## Selected excerpt
# Predicting Solar Panel Adoption - Models Trained with Dataset Variations
#### UC Berkeley MIDS
`Team: Gabriel Hudson, Noah Levy, Laura Williams`

This notebook trains our final model on dataset variations for comparison to our final dataset and model. For more details or explanations about the choices we made here, see our other work in the _Modeling_ folder in this repo.

**Dataset**  
See the _Dataset Variations_ notebook in this _Modeling Folder_ for more information about the datasets used in this notebook.  

This notebook is set up to load the uncompressed dataset stored in a separate _Datasets_ folder that was not uploaded to the repo due to the large size of the uncompressed dataset.

**Model**   
In this notebok we train two Random Forest sequential models:
* Random Forest Classifier to predict presence or absence of residential solar panels  
* Random Forest Regressor to predict residential solar panel density and analyize most important predictive features.

The original raw dataset and idea for the two-stage Random Forest model came from Stanford's DeepSolar team, who recently completed the most accurate detection to date of all solar panels in the US, using satellite imagery and a convolutional neural network:  
http://web.stanford.edu/group/deepsolar/home

In [1]:
# imports
import time
import pandas as pd
import numpy as np
import seaborn as sns
import matplotlib.pyplot as plt
from sklearn.model_selection import KFold
from sklearn.model_selection import train_test_split
from sklearn.ensemble import RandomForestClassifier
from sklearn.ensemble import RandomForestRegressor
from sklearn.metrics import r2_score
from sklearn.model_selection import cross_val_predict
import rfpimp as rfp

%matplotlib inline

In [None]:
# if necessary, install package on your local machine for calculating feature importances
#!pip install rfpimp

In [2]:
# load curated dataset for final model
# deepsolar = pd.read_csv('../Datasets/SolarPrediction_Final_Dataset.csv', index_col=0)

In [2]:
# VARIATION
# load curated dataset with original outcome variable
deepsolar = pd.read_csv('../Datasets/Final_OldOutcomeVar.csv', index_col=0)

In [32]:
# VARIATION
# load curated dataset without latitude or longitude
deepsolar = pd.read_csv('../Datasets/Final_NoLatLon.csv', index_col=0)

In [33]:
print("Dataset rows and dimensions:", deepsolar.shape)

Dataset rows and dimensions: (71305, 58)


## Define outcome and featureset variables

In [34]:
# VARIATION
# set variable for stage 2 Regressor for dataset variation with original outcome variable
# outcome_var_R = 'number_of_solar_system_per_household'

In [35]:
# set variable for stage 2 Regressor for final model
outcome_var_R = 'owner_occupied_solar_system_density'

In [36]:
# create binary outcome variable for stage 1 random forest Classifier
deepsolar['solar_flag']=deepsolar[outcome_var_R].apply(lambda x: int(x>0))

In [37]:
# Confirm values in new outcome variable
print("New binary outcome variable for Stage 1 random forest classifier 'solar_flag' has", 
      deepsolar['solar_flag'].nunique(), "values:", deepsolar["solar_flag"].min(),
      "and", deepsolar["solar_flag"].max())

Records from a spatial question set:
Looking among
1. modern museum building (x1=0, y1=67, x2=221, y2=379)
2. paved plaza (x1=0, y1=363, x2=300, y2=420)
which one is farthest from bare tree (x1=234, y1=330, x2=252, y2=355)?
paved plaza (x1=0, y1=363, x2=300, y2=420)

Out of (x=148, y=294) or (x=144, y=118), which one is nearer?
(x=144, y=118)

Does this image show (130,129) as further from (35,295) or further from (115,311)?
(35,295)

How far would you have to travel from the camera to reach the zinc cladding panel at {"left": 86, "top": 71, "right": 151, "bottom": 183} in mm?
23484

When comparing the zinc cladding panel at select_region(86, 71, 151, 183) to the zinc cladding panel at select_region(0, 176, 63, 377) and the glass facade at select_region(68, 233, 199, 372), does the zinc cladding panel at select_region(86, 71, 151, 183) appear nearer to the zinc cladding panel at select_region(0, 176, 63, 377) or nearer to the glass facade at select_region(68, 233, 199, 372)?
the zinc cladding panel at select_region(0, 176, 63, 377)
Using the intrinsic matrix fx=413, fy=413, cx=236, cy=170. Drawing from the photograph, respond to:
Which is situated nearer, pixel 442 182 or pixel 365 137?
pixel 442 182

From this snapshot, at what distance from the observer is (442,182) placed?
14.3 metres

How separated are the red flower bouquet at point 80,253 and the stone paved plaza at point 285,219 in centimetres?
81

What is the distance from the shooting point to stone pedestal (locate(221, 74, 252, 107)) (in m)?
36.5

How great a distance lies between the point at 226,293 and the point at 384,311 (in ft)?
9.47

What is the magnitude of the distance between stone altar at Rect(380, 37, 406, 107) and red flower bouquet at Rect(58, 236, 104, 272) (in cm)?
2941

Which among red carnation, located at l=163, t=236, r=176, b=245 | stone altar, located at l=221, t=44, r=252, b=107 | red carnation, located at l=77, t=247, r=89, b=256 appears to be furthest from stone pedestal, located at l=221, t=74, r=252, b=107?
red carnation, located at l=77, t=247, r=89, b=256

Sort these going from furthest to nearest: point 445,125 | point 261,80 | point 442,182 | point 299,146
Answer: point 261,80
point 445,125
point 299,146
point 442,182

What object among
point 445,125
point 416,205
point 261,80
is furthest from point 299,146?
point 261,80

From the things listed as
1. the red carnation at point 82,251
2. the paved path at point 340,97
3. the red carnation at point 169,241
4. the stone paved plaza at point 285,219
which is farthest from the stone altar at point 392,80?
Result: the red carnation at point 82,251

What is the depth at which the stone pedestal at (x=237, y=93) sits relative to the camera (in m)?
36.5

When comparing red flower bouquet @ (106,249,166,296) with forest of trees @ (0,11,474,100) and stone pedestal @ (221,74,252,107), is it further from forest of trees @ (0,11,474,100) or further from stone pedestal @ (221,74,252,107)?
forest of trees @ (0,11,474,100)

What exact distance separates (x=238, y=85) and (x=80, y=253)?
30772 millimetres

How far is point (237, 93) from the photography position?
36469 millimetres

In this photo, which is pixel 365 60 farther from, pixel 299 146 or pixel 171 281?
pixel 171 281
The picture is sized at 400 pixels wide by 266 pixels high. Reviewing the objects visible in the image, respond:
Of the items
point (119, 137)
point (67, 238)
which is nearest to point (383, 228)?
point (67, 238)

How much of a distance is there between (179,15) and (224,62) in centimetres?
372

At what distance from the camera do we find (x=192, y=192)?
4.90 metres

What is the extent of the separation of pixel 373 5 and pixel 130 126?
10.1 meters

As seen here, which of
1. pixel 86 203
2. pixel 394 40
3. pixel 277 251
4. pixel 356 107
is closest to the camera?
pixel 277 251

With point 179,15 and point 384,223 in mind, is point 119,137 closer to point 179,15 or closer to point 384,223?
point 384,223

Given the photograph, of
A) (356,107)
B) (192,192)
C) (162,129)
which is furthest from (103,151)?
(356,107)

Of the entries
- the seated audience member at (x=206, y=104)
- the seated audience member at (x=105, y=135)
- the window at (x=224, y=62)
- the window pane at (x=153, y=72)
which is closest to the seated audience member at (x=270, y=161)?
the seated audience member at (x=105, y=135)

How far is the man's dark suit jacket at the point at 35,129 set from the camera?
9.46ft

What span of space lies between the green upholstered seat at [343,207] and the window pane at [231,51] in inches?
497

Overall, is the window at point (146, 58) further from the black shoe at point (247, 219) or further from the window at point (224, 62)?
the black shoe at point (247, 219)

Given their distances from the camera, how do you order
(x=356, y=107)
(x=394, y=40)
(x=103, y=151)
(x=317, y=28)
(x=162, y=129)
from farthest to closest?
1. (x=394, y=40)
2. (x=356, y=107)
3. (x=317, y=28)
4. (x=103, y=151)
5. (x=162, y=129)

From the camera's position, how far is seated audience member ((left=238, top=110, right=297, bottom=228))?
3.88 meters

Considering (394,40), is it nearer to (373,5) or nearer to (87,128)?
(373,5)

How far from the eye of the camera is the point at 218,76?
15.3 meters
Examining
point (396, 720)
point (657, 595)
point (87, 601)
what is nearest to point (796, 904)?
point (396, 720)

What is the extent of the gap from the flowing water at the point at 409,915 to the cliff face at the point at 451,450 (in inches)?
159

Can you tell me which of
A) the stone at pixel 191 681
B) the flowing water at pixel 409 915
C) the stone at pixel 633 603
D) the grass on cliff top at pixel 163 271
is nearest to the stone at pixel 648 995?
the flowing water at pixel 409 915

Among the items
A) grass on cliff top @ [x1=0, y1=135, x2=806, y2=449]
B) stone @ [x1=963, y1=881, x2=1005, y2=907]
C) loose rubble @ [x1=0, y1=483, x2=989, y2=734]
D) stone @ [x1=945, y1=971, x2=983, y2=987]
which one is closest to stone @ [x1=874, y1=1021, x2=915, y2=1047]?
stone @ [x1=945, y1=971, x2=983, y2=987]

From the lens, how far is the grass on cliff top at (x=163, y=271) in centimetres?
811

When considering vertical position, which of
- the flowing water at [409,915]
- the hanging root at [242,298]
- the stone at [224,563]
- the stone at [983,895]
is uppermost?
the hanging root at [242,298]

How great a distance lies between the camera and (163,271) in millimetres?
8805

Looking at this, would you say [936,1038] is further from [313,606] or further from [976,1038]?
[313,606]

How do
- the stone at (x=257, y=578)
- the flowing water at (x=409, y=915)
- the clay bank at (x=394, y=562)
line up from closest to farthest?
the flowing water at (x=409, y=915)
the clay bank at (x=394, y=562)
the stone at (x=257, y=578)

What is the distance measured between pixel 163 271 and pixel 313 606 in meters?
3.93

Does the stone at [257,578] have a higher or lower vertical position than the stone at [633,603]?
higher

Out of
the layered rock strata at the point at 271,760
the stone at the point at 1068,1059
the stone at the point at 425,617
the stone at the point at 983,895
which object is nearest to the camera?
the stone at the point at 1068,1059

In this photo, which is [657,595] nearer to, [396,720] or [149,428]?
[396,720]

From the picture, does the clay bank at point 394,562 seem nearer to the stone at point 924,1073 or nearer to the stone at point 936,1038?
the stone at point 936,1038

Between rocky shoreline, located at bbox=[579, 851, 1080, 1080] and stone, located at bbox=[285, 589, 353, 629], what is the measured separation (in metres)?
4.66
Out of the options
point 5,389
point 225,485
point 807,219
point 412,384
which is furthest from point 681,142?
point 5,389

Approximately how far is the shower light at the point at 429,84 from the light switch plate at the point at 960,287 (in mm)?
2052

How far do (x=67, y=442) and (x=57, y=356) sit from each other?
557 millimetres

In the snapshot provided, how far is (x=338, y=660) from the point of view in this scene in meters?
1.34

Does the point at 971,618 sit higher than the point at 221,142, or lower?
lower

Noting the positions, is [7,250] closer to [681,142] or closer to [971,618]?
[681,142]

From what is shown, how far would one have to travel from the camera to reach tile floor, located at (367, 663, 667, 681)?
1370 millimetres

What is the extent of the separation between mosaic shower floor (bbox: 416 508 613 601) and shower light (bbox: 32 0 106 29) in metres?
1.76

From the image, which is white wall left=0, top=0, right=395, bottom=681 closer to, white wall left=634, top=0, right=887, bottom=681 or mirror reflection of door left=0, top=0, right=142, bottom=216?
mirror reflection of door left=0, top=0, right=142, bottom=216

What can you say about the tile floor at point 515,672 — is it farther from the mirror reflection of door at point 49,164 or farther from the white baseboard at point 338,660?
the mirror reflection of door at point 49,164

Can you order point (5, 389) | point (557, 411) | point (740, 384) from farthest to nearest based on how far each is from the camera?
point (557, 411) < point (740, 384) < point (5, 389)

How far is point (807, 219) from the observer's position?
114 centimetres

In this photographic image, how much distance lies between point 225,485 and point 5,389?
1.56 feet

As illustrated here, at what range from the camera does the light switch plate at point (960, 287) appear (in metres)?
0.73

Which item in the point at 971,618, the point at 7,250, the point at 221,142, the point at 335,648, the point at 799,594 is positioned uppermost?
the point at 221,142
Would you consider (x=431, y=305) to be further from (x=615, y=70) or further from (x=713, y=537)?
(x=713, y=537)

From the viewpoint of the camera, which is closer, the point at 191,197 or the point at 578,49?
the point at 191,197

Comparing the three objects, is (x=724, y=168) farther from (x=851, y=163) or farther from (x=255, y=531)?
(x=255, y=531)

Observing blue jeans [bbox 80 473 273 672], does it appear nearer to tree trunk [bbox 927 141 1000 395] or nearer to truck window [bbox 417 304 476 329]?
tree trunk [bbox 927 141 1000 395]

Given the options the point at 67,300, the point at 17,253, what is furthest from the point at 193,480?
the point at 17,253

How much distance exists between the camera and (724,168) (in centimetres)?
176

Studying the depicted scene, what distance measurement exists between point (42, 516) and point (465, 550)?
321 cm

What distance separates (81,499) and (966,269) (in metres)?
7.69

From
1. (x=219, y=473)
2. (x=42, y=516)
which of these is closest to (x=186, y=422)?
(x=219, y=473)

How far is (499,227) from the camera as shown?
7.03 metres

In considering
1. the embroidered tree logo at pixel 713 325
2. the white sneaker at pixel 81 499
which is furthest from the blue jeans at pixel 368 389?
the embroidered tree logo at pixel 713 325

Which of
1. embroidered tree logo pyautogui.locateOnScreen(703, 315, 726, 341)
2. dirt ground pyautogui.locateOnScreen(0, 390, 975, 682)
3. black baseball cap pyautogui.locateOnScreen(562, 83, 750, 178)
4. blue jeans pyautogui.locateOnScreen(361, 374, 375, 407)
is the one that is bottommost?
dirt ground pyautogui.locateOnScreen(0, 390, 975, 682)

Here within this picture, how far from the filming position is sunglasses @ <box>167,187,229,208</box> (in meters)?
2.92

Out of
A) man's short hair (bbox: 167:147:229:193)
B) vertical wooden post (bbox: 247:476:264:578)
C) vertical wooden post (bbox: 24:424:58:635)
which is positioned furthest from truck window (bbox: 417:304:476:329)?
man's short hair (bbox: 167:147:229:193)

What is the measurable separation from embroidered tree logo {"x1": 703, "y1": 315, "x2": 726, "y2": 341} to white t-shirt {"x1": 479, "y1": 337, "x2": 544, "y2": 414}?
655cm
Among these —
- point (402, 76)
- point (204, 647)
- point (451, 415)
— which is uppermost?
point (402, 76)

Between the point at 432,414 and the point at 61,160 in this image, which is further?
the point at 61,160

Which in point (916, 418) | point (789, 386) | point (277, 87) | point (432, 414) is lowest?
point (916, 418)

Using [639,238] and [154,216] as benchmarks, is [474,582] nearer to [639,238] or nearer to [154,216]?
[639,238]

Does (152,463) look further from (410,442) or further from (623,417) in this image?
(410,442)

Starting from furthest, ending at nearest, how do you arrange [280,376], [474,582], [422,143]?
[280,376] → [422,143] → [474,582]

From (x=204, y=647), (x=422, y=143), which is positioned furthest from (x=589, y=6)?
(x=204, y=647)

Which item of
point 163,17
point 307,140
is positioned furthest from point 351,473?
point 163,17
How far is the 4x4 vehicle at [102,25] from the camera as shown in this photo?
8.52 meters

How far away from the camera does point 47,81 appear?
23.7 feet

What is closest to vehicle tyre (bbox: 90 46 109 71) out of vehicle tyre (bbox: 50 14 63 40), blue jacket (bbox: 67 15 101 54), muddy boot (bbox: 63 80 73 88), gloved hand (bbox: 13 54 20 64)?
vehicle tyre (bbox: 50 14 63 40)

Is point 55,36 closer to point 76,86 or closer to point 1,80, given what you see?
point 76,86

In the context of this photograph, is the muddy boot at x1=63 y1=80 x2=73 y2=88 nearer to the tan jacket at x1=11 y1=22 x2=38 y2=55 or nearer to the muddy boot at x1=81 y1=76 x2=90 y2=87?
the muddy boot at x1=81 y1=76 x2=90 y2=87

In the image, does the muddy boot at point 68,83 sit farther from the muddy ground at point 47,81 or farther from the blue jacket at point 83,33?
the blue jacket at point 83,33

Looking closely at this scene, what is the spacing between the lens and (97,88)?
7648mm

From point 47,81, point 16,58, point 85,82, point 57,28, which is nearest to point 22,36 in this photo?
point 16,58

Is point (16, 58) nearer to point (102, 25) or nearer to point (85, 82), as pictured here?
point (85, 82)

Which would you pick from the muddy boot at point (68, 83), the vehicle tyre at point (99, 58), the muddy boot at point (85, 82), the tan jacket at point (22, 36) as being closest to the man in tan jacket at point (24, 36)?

## Required task 1
According to the solar panel adoption notebook, what does the Random Forest Classifier predict?
## Required task 2
Write a continuation of the solar panel adoption notebook, picking up right after its last line.

## Result 1
The presence or absence of residential solar panels.

## Result 2
print("New dataset rows and dimensions:", deepsolar.shape)

New binary outcome variable for Stage 1 random forest classifier 'solar_flag' has 2 values: 0 and 1
New dataset rows and dimensions: (71305, 59)


In [38]:
# set variable for stage 1 Classifier
outcome_var_C = 'solar_flag'

In [39]:
# set variable for feature names
feature_cols = deepsolar.drop(labels=[outcome_var_C, outcome_var_R], axis=1).columns.values
print("Number of features:", len(feature_cols))

Number of features: 57


## Split outcome variables from features

In [40]:
# separate outcome variables and features
X = deepsolar.drop(labels=[outcome_var_C, outcome_var_R], axis=1).values
Y_classifier = deepsolar[outcome_var_C].values
Y_regressor = deepsolar[outcome_var_R].values
print("Full featureset shape is", X.shape)
print("Classifier outcome variable shape:", Y_classifier.shape)
print("Regressor outcome variable shape:", Y_regressor.shape)

Full featureset shape is (71305, 57)
Classifier outcome variable shape: (71305,)
Regressor outcome variable shape: (71305,)


## Train the model using cross-validation

We use 10-fold cross-validation to train our model.  

### Define functions

In [41]:
def create_splits(X, Y_classifier, Y_regressor, n_splits):
    """Create dataset splits for cross-validated hyperparameter tuning.
    
    Input:  dataset features(X), two outcome variables(Y_classifier and Y_regressor), 
            number of splits.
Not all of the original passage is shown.